### [PASSAGE TO READ]
================

Arrests and traffic stops are plummeting across the Twin Cities, while the number of people locked in Hennepin and Ramsey county jails has dropped by nearly half.
In a matter of weeks, the coronavirus has brought profound changes to how communities are policed, who is prosecuted and who goes to prison — creating an opportunity for reforms that local civil rights groups and criminal justice activists say are long overdue.
Michelle Gross, of the group Communities United Against Police Brutality, said organizations like hers have for years called for some of the changes now being considered, including pulling back on arrests for nonviolent crimes like burglaries and drug offenses.
"This is a good opportunity for us to really learn what happens by necessity when we can't follow the old paradigms," she said. "We can think about things like restorative justice, not jailing people who have not been proven guilty of any crimes, things of that nature."
The transformations come as COVID-19 has disrupted police and court systems across the nation, forcing officials to take unprecedented steps to combat its spread.

================

### [SOURCE DATA]
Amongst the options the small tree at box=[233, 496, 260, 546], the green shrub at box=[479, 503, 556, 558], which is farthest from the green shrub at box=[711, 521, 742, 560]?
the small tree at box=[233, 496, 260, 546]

================

### [WHAT IS REQUIRED]
Continue the news report on how the coronavirus has changed policing and jails in the Twin Cities, starting after its last sentence.

### [WRITTEN REPLY]
Minneapolis leaders said last month that while officers would enforce the statewide stay-at-home order, the focus would be on education, and police would make arrests only for violations that pose a threat to public health and safety. Other jurisdictions have adopted similar measures, with officers in Philadelphia and Chicago no longer issuing parking tickets in most cases, while Washington, D.C., police are giving verbal warnings to nonessential businesses and people who congregate in large numbers at parks and playgrounds.
At the same time, law enforcement groups in some parts of the country worry that the pullback in policing and release of inmates from jails could lead to more crime.
A review of Minneapolis police statistics showed violent and property crime arrests fell by nearly half over the four-week period ending April 14, when compared with the same period from five years ago.